9. Your paper should be quantitative. Include photos, graphs, figures, and/or tables in your paper. Cite any reproduced tables or figures in the caption, e.g., “Table 1. Summary data for moose herds (from Merk 1978).” Refer to all Figures and Tables in text just as Smith and other authors do, e.g., “Figure 1 shows that . . .” or “ . . . as these data show (Fig. 5).” Graphs, maps, and photos are always referred to as figures. Place figures and tables individually on next page of paper after you first refer to them. Color photos and color photocopies are nice to include. Table captions go at the top and figure captions go at the bottom of each entry.

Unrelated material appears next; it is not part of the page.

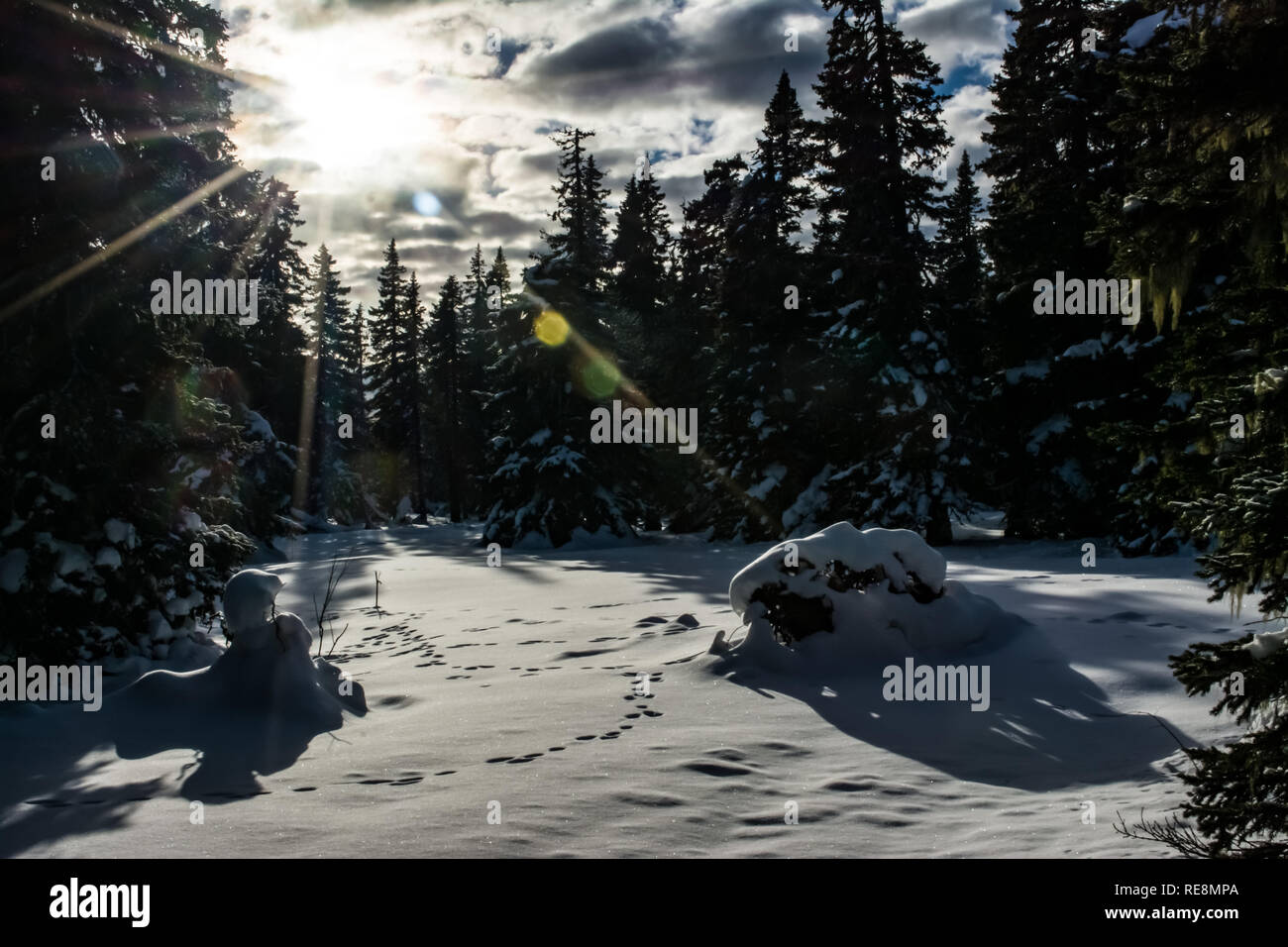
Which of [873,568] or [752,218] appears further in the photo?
[752,218]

10. Further helpful information: There should be a space between numbers and units (e.g., 5 cm); don’t leave less than three letters on one line for hyphenated words; keep paper past tense when discussing what other researchers have shown; keep reference to animals neuter (e.g., say “it” instead of “he”) and don’t say “man” (use “humans,” “people,” etc.); keep the use of “very” and other adjectives to a minimum; don’t say “due to” (pick some other wording instead); the term “data” is plural; paragraphs must be more than one sentence, but shouldn’t be too long; underline genus and species names.
11. When I grade: I look for scientific style of writing, including incorporation of scientific thought, references (especially primary), and data (figures and tables) from these primary references.
12. Make sure you follow these instructions carefully. Your paper will be graded according to these guidelines. Proofread your paper carefully before turning it in.